不利だった将棋の流れを変える香敵陣にらみ自玉を補強

十八歳一ヶ月での最年少二冠の王と八段の位

 

 令和2年8月20日、藤井聡太棋聖は、木村一基王位を4連勝で下して王位のタイトル戦を奪取しました。これで、十八歳一ヶ月と最年少二冠王と八段位を得ました。

 第1局は、角換わりの将棋で、後手の木村王位が9二角と遠見の角を放って飛車を取る間に、先手の藤井七段が後手玉を寄せきりました。終わってみれば先手の完勝ですが、ナイフエッジを行くような将棋であって、先手は一手の緩みもありませんでした。

 第2局は、木村王位が局面をリードしていたのですが、中盤で5三香と打って流れが変わりました。藤井七段は不利な局面でも形勢が大きく開くことはあまりありません。ですから、この将棋のように逆転勝ちもよくあります。

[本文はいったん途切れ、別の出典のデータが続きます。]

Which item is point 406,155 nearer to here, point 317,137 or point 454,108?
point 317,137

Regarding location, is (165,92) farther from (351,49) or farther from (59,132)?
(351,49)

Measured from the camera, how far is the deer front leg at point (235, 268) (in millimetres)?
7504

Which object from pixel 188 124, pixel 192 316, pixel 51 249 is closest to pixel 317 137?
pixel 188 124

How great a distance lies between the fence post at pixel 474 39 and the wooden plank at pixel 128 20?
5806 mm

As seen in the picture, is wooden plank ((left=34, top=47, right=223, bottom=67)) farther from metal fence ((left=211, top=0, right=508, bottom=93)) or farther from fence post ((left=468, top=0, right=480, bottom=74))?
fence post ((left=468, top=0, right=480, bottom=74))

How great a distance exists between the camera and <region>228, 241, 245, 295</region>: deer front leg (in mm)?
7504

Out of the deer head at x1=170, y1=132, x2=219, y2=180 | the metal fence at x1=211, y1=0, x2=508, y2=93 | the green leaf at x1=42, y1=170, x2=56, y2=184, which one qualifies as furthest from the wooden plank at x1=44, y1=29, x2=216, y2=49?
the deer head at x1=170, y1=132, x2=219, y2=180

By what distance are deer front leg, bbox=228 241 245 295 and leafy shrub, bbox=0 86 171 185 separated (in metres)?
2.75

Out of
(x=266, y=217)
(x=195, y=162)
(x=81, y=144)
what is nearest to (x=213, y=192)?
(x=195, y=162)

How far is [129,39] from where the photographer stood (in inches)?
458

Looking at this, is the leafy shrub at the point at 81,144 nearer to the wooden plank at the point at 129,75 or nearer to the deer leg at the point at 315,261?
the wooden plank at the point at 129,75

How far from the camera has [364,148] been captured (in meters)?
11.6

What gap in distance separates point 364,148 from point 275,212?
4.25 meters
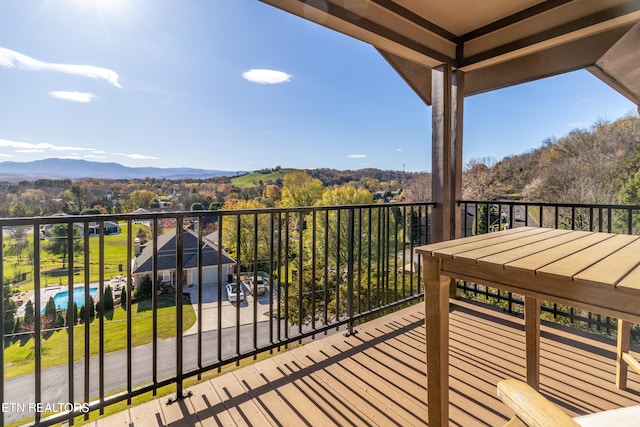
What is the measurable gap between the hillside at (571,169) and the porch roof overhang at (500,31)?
29.8ft

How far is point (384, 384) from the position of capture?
1.74 metres

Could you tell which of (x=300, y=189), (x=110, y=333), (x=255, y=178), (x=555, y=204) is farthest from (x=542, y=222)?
(x=300, y=189)

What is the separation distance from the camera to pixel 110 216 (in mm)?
1418

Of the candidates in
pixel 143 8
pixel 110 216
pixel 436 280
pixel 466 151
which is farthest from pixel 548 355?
pixel 143 8

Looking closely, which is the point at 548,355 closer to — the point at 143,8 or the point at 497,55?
the point at 497,55

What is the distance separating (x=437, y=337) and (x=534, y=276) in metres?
0.45

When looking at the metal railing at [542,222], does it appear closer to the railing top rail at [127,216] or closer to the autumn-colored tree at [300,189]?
the railing top rail at [127,216]

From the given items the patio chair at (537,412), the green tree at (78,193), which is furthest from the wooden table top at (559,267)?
the green tree at (78,193)

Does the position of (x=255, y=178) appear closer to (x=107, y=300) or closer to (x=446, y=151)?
(x=446, y=151)

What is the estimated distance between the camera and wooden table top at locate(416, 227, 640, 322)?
2.65 feet

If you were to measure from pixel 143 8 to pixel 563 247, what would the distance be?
10296mm

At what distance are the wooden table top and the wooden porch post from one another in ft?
5.09

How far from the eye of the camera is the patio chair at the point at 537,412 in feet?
1.84

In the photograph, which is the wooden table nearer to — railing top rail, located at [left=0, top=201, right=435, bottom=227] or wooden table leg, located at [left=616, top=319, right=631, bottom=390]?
wooden table leg, located at [left=616, top=319, right=631, bottom=390]
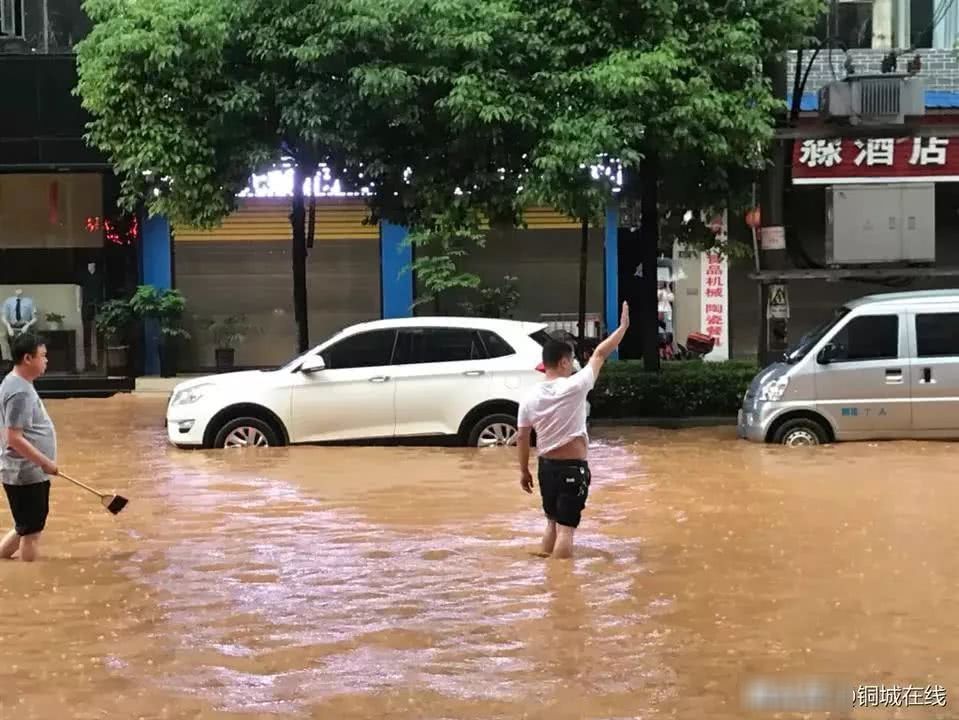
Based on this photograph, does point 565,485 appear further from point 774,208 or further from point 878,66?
point 878,66

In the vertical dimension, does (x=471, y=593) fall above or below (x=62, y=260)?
below

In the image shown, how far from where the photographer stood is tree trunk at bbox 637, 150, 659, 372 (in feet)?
55.5

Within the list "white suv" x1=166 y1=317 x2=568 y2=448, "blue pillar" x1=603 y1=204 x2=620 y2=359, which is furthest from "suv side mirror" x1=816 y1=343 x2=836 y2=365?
"blue pillar" x1=603 y1=204 x2=620 y2=359

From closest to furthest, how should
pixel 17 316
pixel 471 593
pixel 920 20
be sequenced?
pixel 471 593 → pixel 920 20 → pixel 17 316

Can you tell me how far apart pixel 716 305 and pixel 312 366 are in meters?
13.2

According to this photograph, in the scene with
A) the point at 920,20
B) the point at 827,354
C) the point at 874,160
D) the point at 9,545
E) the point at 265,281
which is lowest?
the point at 9,545

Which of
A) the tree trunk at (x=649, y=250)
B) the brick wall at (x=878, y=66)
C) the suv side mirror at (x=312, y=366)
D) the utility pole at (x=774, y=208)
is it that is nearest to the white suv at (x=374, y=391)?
the suv side mirror at (x=312, y=366)

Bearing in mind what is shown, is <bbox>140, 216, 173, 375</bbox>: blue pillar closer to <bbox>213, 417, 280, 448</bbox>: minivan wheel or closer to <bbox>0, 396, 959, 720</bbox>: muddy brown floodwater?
<bbox>213, 417, 280, 448</bbox>: minivan wheel

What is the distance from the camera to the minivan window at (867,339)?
13.9 metres

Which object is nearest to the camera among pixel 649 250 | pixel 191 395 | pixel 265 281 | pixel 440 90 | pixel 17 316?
pixel 191 395

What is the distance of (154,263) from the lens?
2448 cm

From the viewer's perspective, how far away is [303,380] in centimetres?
1366

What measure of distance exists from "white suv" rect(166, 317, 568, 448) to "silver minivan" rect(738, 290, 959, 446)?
302cm

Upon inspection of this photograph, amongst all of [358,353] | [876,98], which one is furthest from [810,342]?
[358,353]
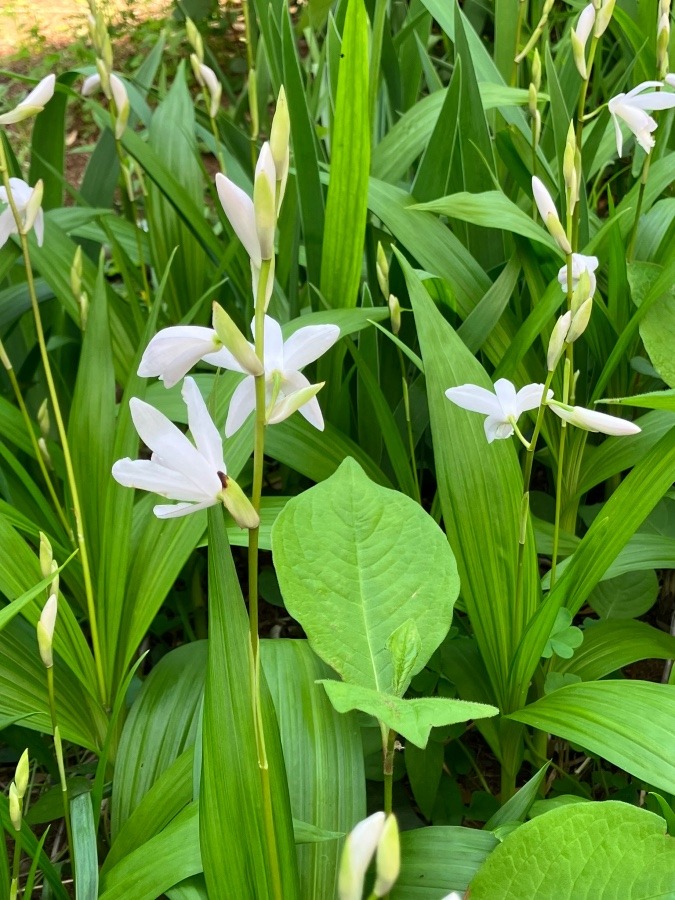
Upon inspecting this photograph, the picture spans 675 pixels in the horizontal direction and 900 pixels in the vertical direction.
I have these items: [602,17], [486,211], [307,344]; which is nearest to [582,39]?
[602,17]

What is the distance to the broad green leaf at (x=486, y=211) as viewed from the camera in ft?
3.71

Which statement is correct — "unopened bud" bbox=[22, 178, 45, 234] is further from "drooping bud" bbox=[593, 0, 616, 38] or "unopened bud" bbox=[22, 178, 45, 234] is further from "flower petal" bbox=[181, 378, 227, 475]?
"drooping bud" bbox=[593, 0, 616, 38]

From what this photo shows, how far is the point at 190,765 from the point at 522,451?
721mm

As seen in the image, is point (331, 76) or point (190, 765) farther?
point (331, 76)

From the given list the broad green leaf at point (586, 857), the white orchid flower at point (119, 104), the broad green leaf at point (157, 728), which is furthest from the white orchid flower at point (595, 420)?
the white orchid flower at point (119, 104)

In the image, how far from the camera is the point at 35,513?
1233 mm

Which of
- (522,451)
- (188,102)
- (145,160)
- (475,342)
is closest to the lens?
(475,342)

 第3局の時点では、藤井七段は棋聖位を奪取しました。したがって、第3局から藤井棋聖です。藤井棋聖は、攻めは田楽刺しで、囲いは土居矢倉を採用しました。土居矢倉は矢倉囲いの変形で、戦前、土居名誉名人が得意とした指し方です。そんな昔の囲いが令和の時代に復活するとはおもしろいですね。田楽刺しとは端から香車と飛車を並べる指し方で破壊力満点です。本譜では、端攻めがうまく行かないとなると、4筋から攻めを開始しました。藤井棋聖はこのように曲線的な差し回しもうまく、優位を築きました。終盤で逆転の局面もあったようですが、木村王位は咎めることができず、藤井棋聖が押し切りました。

 第4局は、序盤早々、藤井棋聖が8七同飛車成りと飛車銀交換をして、その後も攻め続けて勝ちきりました。素人にはすぐに目につく手ですが、プロ的には駒損するので指しづらい手だそうです。ちなみに、豊川孝弘七段のダジャレの同志社大学がツイッターのトレンド入りするなど話題の一手となりました。

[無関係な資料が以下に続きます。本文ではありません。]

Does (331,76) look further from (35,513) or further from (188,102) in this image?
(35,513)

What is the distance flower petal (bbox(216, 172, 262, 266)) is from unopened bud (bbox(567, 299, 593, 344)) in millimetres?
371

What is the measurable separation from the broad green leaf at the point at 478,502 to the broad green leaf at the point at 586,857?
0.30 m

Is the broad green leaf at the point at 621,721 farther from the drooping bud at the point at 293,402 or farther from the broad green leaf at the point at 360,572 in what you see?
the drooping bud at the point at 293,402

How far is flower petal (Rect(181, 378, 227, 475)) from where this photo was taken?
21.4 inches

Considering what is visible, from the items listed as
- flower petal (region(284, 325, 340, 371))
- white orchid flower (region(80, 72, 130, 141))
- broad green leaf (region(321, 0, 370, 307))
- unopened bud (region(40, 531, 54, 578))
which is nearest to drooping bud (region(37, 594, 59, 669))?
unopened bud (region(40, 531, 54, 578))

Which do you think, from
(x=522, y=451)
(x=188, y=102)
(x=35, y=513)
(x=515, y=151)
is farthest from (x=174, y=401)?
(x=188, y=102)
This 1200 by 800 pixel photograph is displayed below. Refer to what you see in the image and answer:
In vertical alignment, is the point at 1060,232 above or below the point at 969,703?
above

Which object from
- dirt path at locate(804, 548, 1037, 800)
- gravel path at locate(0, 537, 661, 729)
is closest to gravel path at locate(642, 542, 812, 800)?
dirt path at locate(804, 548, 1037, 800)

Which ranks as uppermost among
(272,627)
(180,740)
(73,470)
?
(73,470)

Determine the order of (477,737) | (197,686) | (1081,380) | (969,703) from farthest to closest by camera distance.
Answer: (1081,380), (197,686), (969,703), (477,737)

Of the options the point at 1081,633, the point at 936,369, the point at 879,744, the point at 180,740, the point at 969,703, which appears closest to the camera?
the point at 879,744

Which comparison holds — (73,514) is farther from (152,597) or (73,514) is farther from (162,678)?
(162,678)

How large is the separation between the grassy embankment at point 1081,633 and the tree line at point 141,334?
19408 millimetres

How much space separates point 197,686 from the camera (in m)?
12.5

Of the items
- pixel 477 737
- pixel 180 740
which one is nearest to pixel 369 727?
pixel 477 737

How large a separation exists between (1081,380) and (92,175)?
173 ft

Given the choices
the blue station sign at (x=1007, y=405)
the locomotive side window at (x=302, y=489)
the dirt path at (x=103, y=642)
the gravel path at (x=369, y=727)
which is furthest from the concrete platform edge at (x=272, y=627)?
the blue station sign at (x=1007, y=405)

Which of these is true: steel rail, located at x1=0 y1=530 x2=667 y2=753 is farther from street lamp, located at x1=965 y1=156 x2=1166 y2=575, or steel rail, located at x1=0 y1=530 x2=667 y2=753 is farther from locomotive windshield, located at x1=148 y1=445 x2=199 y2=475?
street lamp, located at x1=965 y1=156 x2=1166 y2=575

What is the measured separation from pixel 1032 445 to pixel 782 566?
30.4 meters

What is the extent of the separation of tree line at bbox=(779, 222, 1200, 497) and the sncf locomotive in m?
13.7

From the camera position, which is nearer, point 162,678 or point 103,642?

 三首目は第3局、四首目は第1局、五首目は第4局、六首目は第2局と、時系列に並んでいません。時系列にこだわると折句にならないのです。少し残念。改変しようとも思ったのですが、難しいのでそのままにしました。

 一首目から七首目までの最初の文字に続いて一首目から七首目までの最後の文字をつなげると「おめでとう藤井聡太王位」となります。(初出かばん2020年10月号改変)。